▶

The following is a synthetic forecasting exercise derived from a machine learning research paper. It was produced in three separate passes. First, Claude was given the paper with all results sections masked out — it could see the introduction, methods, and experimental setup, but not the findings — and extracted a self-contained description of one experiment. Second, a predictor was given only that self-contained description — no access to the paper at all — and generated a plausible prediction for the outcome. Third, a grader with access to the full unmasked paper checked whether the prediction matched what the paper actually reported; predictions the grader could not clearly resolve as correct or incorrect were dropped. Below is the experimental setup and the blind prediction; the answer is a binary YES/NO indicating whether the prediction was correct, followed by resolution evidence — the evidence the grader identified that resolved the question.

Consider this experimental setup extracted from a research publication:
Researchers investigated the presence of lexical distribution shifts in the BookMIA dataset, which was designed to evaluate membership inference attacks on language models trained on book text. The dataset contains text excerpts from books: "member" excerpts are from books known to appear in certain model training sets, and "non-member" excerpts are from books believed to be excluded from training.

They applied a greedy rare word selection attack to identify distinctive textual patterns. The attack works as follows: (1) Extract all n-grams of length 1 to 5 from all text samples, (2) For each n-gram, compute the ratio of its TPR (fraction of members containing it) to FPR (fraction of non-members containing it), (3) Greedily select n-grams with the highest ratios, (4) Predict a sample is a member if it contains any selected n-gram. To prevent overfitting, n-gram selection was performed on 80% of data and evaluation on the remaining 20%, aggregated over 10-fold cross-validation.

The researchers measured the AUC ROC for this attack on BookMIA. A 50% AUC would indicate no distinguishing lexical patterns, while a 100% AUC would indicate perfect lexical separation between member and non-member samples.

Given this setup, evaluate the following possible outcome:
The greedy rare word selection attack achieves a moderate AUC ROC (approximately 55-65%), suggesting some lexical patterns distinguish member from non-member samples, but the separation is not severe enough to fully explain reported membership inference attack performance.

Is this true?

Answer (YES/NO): NO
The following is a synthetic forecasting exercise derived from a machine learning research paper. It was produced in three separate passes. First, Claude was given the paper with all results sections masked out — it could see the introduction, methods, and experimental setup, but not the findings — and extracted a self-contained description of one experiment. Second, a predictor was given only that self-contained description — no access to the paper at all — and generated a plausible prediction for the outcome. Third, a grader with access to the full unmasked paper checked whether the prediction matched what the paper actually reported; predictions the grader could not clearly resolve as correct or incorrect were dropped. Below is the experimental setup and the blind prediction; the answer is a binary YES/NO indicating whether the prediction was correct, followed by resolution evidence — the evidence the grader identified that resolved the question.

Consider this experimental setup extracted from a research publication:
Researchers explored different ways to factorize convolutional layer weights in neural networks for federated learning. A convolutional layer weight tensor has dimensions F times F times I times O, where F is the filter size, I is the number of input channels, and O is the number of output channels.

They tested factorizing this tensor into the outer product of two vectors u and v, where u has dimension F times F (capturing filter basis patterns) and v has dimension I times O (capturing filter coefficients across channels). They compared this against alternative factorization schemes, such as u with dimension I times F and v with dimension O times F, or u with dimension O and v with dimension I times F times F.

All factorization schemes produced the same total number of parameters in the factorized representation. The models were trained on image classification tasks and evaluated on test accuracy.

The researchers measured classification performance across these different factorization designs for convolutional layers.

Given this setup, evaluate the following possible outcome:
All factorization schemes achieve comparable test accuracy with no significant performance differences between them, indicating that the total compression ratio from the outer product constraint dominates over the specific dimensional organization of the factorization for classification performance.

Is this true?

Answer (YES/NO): NO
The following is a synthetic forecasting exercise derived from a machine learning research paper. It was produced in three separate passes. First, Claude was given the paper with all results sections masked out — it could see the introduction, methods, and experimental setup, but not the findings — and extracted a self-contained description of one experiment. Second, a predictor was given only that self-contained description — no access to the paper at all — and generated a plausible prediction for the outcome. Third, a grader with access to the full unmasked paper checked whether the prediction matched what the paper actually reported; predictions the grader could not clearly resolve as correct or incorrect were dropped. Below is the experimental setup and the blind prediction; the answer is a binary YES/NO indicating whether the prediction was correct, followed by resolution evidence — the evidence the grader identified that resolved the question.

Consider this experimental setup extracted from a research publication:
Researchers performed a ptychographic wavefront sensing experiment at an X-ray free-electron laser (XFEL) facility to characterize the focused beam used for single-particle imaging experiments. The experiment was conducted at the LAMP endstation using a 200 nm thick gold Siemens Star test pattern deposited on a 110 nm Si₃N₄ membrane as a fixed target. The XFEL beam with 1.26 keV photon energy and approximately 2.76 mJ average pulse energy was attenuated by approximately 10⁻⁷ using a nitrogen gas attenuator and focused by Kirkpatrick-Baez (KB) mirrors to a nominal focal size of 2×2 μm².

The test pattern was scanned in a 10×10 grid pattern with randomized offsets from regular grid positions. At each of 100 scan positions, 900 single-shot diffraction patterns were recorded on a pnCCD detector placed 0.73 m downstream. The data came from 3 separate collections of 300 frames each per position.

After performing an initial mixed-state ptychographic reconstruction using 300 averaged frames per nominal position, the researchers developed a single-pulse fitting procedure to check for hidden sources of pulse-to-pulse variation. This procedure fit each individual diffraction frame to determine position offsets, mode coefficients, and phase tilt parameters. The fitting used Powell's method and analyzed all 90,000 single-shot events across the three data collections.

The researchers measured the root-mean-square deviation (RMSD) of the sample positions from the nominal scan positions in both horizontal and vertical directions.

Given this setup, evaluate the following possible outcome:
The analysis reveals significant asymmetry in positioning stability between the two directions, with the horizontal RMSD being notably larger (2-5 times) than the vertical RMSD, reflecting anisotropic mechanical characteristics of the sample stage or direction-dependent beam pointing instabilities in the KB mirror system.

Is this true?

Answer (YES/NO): NO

◀

### TASK TO COMPLETE
Every entry above should come back exactly as written.

### SOLVED PROBLEM
The following is a synthetic forecasting exercise derived from a machine learning research paper. It was produced in three separate passes. First, Claude was given the paper with all results sections masked out — it could see the introduction, methods, and experimental setup, but not the findings — and extracted a self-contained description of one experiment. Second, a predictor was given only that self-contained description — no access to the paper at all — and generated a plausible prediction for the outcome. Third, a grader with access to the full unmasked paper checked whether the prediction matched what the paper actually reported; predictions the grader could not clearly resolve as correct or incorrect were dropped. Below is the experimental setup and the blind prediction; the answer is a binary YES/NO indicating whether the prediction was correct, followed by resolution evidence — the evidence the grader identified that resolved the question.

Consider this experimental setup extracted from a research publication:
Researchers investigated the presence of lexical distribution shifts in the BookMIA dataset, which was designed to evaluate membership inference attacks on language models trained on book text. The dataset contains text excerpts from books: "member" excerpts are from books known to appear in certain model training sets, and "non-member" excerpts are from books believed to be excluded from training.

They applied a greedy rare word selection attack to identify distinctive textual patterns. The attack works as follows: (1) Extract all n-grams of length 1 to 5 from all text samples, (2) For each n-gram, compute the ratio of its TPR (fraction of members containing it) to FPR (fraction of non-members containing it), (3) Greedily select n-grams with the highest ratios, (4) Predict a sample is a member if it contains any selected n-gram. To prevent overfitting, n-gram selection was performed on 80% of data and evaluation on the remaining 20%, aggregated over 10-fold cross-validation.

The researchers measured the AUC ROC for this attack on BookMIA. A 50% AUC would indicate no distinguishing lexical patterns, while a 100% AUC would indicate perfect lexical separation between member and non-member samples.

Given this setup, evaluate the following possible outcome:
The greedy rare word selection attack achieves a moderate AUC ROC (approximately 55-65%), suggesting some lexical patterns distinguish member from non-member samples, but the separation is not severe enough to fully explain reported membership inference attack performance.

Is this true?

Answer (YES/NO): NO
The following is a synthetic forecasting exercise derived from a machine learning research paper. It was produced in three separate passes. First, Claude was given the paper with all results sections masked out — it could see the introduction, methods, and experimental setup, but not the findings — and extracted a self-contained description of one experiment. Second, a predictor was given only that self-contained description — no access to the paper at all — and generated a plausible prediction for the outcome. Third, a grader with access to the full unmasked paper checked whether the prediction matched what the paper actually reported; predictions the grader could not clearly resolve as correct or incorrect were dropped. Below is the experimental setup and the blind prediction; the answer is a binary YES/NO indicating whether the prediction was correct, followed by resolution evidence — the evidence the grader identified that resolved the question.

Consider this experimental setup extracted from a research publication:
Researchers explored different ways to factorize convolutional layer weights in neural networks for federated learning. A convolutional layer weight tensor has dimensions F times F times I times O, where F is the filter size, I is the number of input channels, and O is the number of output channels.

They tested factorizing this tensor into the outer product of two vectors u and v, where u has dimension F times F (capturing filter basis patterns) and v has dimension I times O (capturing filter coefficients across channels). They compared this against alternative factorization schemes, such as u with dimension I times F and v with dimension O times F, or u with dimension O and v with dimension I times F times F.

All factorization schemes produced the same total number of parameters in the factorized representation. The models were trained on image classification tasks and evaluated on test accuracy.

The researchers measured classification performance across these different factorization designs for convolutional layers.

Given this setup, evaluate the following possible outcome:
All factorization schemes achieve comparable test accuracy with no significant performance differences between them, indicating that the total compression ratio from the outer product constraint dominates over the specific dimensional organization of the factorization for classification performance.

Is this true?

Answer (YES/NO): NO
The following is a synthetic forecasting exercise derived from a machine learning research paper. It was produced in three separate passes. First, Claude was given the paper with all results sections masked out — it could see the introduction, methods, and experimental setup, but not the findings — and extracted a self-contained description of one experiment. Second, a predictor was given only that self-contained description — no access to the paper at all — and generated a plausible prediction for the outcome. Third, a grader with access to the full unmasked paper checked whether the prediction matched what the paper actually reported; predictions the grader could not clearly resolve as correct or incorrect were dropped. Below is the experimental setup and the blind prediction; the answer is a binary YES/NO indicating whether the prediction was correct, followed by resolution evidence — the evidence the grader identified that resolved the question.

Consider this experimental setup extracted from a research publication:
Researchers performed a ptychographic wavefront sensing experiment at an X-ray free-electron laser (XFEL) facility to characterize the focused beam used for single-particle imaging experiments. The experiment was conducted at the LAMP endstation using a 200 nm thick gold Siemens Star test pattern deposited on a 110 nm Si₃N₄ membrane as a fixed target. The XFEL beam with 1.26 keV photon energy and approximately 2.76 mJ average pulse energy was attenuated by approximately 10⁻⁷ using a nitrogen gas attenuator and focused by Kirkpatrick-Baez (KB) mirrors to a nominal focal size of 2×2 μm².

The test pattern was scanned in a 10×10 grid pattern with randomized offsets from regular grid positions. At each of 100 scan positions, 900 single-shot diffraction patterns were recorded on a pnCCD detector placed 0.73 m downstream. The data came from 3 separate collections of 300 frames each per position.

After performing an initial mixed-state ptychographic reconstruction using 300 averaged frames per nominal position, the researchers developed a single-pulse fitting procedure to check for hidden sources of pulse-to-pulse variation. This procedure fit each individual diffraction frame to determine position offsets, mode coefficients, and phase tilt parameters. The fitting used Powell's method and analyzed all 90,000 single-shot events across the three data collections.

The researchers measured the root-mean-square deviation (RMSD) of the sample positions from the nominal scan positions in both horizontal and vertical directions.

Given this setup, evaluate the following possible outcome:
The analysis reveals significant asymmetry in positioning stability between the two directions, with the horizontal RMSD being notably larger (2-5 times) than the vertical RMSD, reflecting anisotropic mechanical characteristics of the sample stage or direction-dependent beam pointing instabilities in the KB mirror system.

Is this true?

Answer (YES/NO): NO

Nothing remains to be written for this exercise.